# [Exercise]
Format every line of the material below as a Markdown table with the columns "No." and "Line", numbering the rows in order and omitting blank lines. Leave the pictures out of the table.

# [Supplied data]
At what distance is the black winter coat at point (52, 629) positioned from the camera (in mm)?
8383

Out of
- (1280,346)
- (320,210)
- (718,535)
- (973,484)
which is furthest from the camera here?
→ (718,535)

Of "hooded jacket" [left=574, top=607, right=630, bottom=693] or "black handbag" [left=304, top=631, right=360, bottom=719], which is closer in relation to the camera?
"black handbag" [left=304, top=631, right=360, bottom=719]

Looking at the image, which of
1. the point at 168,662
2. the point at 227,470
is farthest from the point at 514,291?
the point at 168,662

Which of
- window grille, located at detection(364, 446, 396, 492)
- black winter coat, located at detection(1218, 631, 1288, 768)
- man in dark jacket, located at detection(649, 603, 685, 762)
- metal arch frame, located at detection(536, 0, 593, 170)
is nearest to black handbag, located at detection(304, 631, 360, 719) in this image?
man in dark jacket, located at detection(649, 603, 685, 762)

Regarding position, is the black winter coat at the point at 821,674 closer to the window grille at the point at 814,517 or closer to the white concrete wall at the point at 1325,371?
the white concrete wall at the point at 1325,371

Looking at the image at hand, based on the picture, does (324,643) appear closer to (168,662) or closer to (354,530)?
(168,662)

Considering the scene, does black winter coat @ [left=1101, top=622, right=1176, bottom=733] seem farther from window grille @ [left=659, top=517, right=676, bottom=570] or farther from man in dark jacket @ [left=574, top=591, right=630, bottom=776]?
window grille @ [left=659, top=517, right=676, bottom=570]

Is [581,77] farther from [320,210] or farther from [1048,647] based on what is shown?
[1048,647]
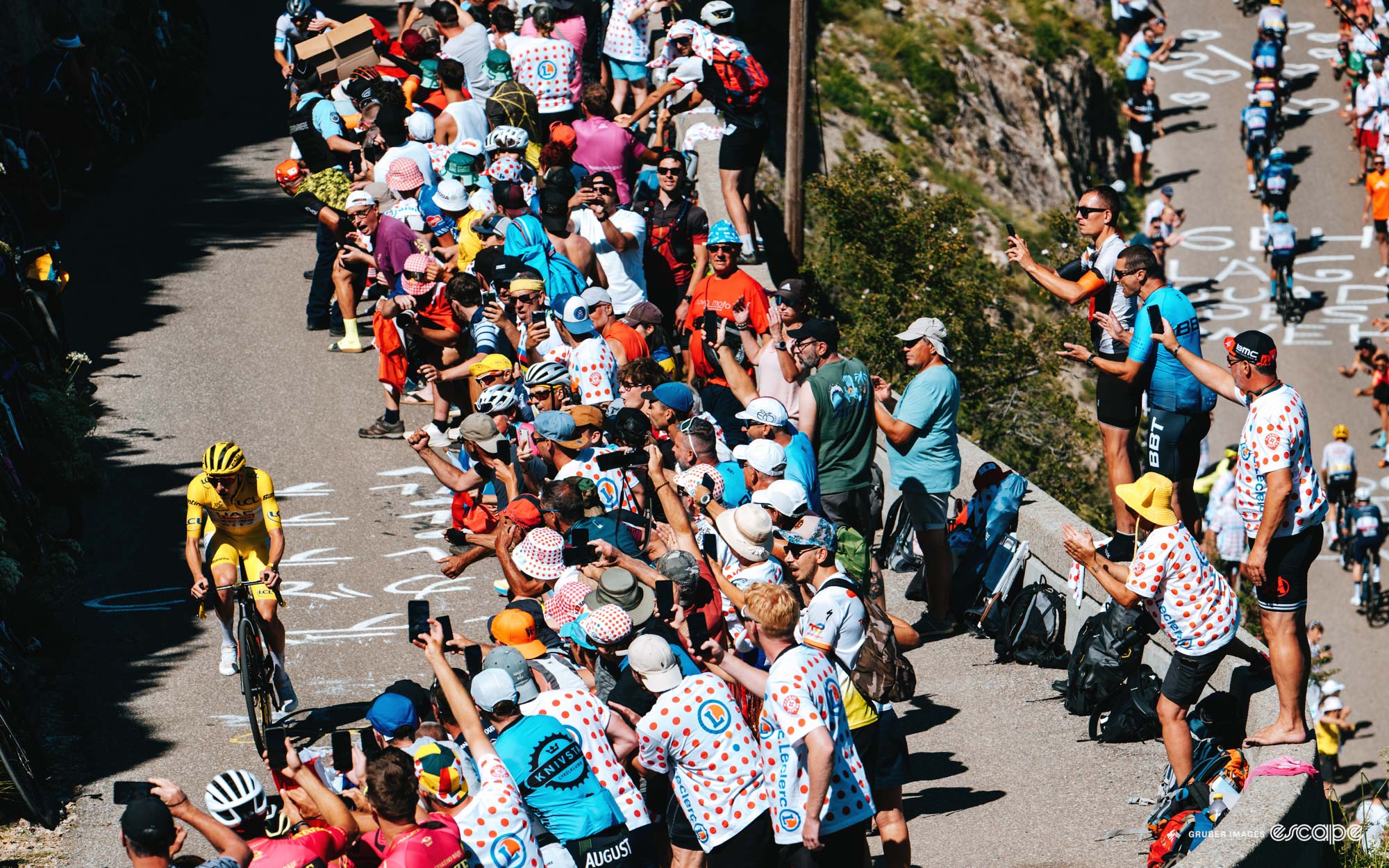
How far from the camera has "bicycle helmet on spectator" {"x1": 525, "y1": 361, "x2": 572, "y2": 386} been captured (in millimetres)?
10461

# [Answer to the problem]
| No. | Line |
|---|---|
| 1 | At what distance is the black winter coat at point (52, 629) positioned from the camera (in mm)? |
| 2 | 8383 |
| 3 | Out of |
| 4 | - (1280,346) |
| 5 | - (320,210) |
| 6 | - (718,535) |
| 7 | - (973,484) |
| 8 | which is furthest from the camera here? |
| 9 | → (718,535) |
| 10 | Of "hooded jacket" [left=574, top=607, right=630, bottom=693] or "black handbag" [left=304, top=631, right=360, bottom=719], which is closer in relation to the camera? |
| 11 | "black handbag" [left=304, top=631, right=360, bottom=719] |
| 12 | Looking at the image, which of |
| 13 | 1. the point at 168,662 |
| 14 | 2. the point at 227,470 |
| 15 | is farthest from the point at 514,291? |
| 16 | the point at 168,662 |
| 17 | Which of |
| 18 | - window grille, located at detection(364, 446, 396, 492) |
| 19 | - black winter coat, located at detection(1218, 631, 1288, 768) |
| 20 | - man in dark jacket, located at detection(649, 603, 685, 762) |
| 21 | - metal arch frame, located at detection(536, 0, 593, 170) |
| 22 | is nearest to black handbag, located at detection(304, 631, 360, 719) in this image? |
| 23 | man in dark jacket, located at detection(649, 603, 685, 762) |
| 24 | Regarding position, is the black winter coat at the point at 821,674 closer to the window grille at the point at 814,517 or closer to the white concrete wall at the point at 1325,371? |
| 25 | the white concrete wall at the point at 1325,371 |
| 26 | Looking at the image at hand, based on the picture, does (324,643) appear closer to (168,662) or closer to (354,530)? |
| 27 | (168,662) |
| 28 | Considering the scene, does black winter coat @ [left=1101, top=622, right=1176, bottom=733] seem farther from window grille @ [left=659, top=517, right=676, bottom=570] or farther from man in dark jacket @ [left=574, top=591, right=630, bottom=776]? |
| 29 | window grille @ [left=659, top=517, right=676, bottom=570] |
| 30 | Is [581,77] farther from [320,210] or farther from [1048,647] based on what is shown? |
| 31 | [1048,647] |
| 32 | How far from the camera has "bicycle helmet on spectator" {"x1": 525, "y1": 361, "x2": 572, "y2": 386} been captured (in millimetres)? |
| 33 | 10461 |